Affaire Khashoggi: La Turquie annonce vouloir lancer "une enquête internationale"

"Il y a des pays occidentaux qui cherchent à couvrir cette affaire".

Associated Press
Un homme pénètre au Consulat d'Arabie Saoudite à Istanbul, où le journaliste saoudien Jamal Khashoggi a été tué.

TURQUIE - L’affaire Khashoggi est loin d’être finie. Selon l’agence de presse turque Anatolie, citée par Reuters, la Turquie annonce l’ouverture dans les prochains jours “d’une enquête internationale” sur le meurtre du journaliste saoudien Jamal Khashoggi, tué en octobre dernier à Istanbul.

Dans une déclaration à Anatolie, le ministre des Affaires étrangères turques, Mevlut Cavusoglu, accuse des “pays occidentaux” de couvrir l’affaire: “J’en connais les raisons”, affirme de dernier, cité par Reuters. “Nous savons et voyons quel genre d’accords sont conclus. Nous voyons comment ceux qui parlent de liberté de la presse étouffent désormais cette affaire après avoir vu l’argent”.

“Nous irons cependant jusqu’au bout”, promet-il “Nous avons fait des préparatifs en vue de l’ouverture d’une enquête internationale dans les prochains jours et nous allons prendre les mesures nécessaires.”

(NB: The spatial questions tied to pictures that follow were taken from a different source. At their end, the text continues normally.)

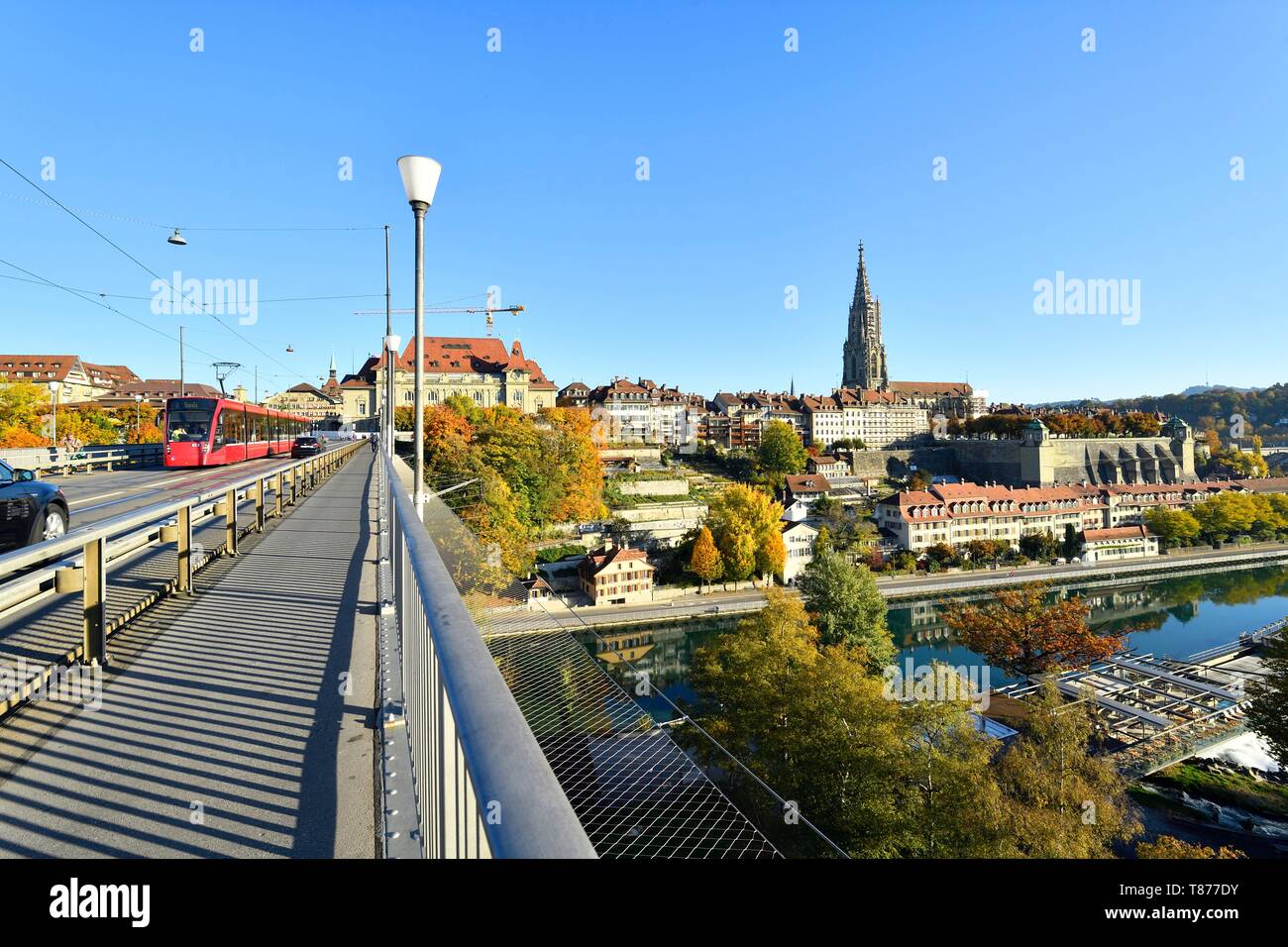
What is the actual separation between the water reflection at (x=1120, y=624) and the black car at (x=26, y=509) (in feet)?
72.8

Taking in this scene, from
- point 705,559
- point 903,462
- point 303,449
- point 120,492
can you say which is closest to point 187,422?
point 120,492

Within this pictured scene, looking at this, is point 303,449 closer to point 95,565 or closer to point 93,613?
point 95,565

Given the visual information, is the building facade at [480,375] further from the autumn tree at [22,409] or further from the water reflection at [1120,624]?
the water reflection at [1120,624]

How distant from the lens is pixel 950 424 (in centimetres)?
9438

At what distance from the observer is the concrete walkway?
1922 millimetres

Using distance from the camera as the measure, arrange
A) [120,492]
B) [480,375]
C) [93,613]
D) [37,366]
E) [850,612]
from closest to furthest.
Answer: [93,613] < [120,492] < [850,612] < [37,366] < [480,375]

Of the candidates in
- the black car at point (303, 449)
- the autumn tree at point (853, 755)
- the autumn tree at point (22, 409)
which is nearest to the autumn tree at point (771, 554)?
the autumn tree at point (853, 755)

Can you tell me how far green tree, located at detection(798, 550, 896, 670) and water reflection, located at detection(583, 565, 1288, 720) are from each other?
18.0 ft

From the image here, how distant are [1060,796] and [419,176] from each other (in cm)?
2000

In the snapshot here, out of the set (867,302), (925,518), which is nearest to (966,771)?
(925,518)

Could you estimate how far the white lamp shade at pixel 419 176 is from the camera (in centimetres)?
533

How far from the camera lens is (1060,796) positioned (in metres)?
16.0

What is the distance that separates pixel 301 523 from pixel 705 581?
115 ft
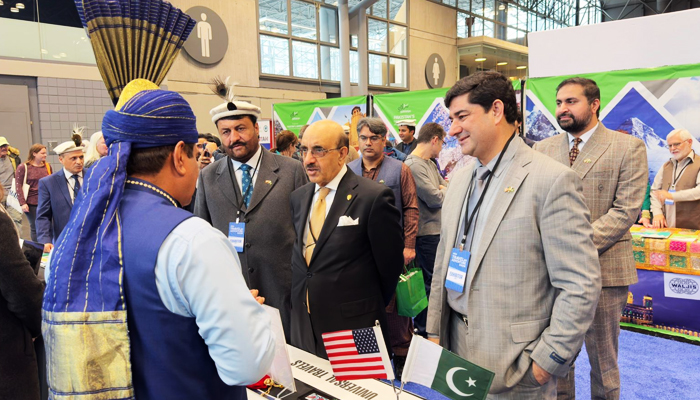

Une annonce faite alors que les tensions entre les Etats-Unis et la Turquie ont repris sur fond du dossier kurde. Le 13 janvier dernier, Donald Trump menaçait en effet de “dévaster la Turquie économiquement si elle attaque les Kurdes” après le possible retrait des Etats-Unis de Syrie.

Volet judiciaire en cours

Ces déclarations interviennent alors que le volet judiciaire de l’affaire se joue actuellement en Arabie saoudite. Le 3 janvier dernier, le procès des onze personnes poursuivies dans l’affaire du journaliste saoudien Jamal Khashoggi s’est ouvert devant la Cour pénale de Riyad. La peine de mort a été requise contre cinq accusés.

En octobre, ils étaient 18 à avoir été interpellés pour leur implication présumée dans le meurtre du journaliste saoudien. Ce dernier avait disparu le 2 octobre 2018, après s’être rendu au consulat du royaume d’Arabie Saoudite à Istanbul pour effectuer des démarches administratives. L’Arabie Saoudite, qui niait cette disparition, avait finalement confirmé la mort de Jamal Khashoggi sous pression internationale. 

Aux Etats-Unis, si le Sénat américain a formellement accusé Mohammed ben Salmane d’être responsable du meurtre du journaliste, Donald Trump n’a de son côté jamais directement évoqué la responsabilité du jeune prince héritier.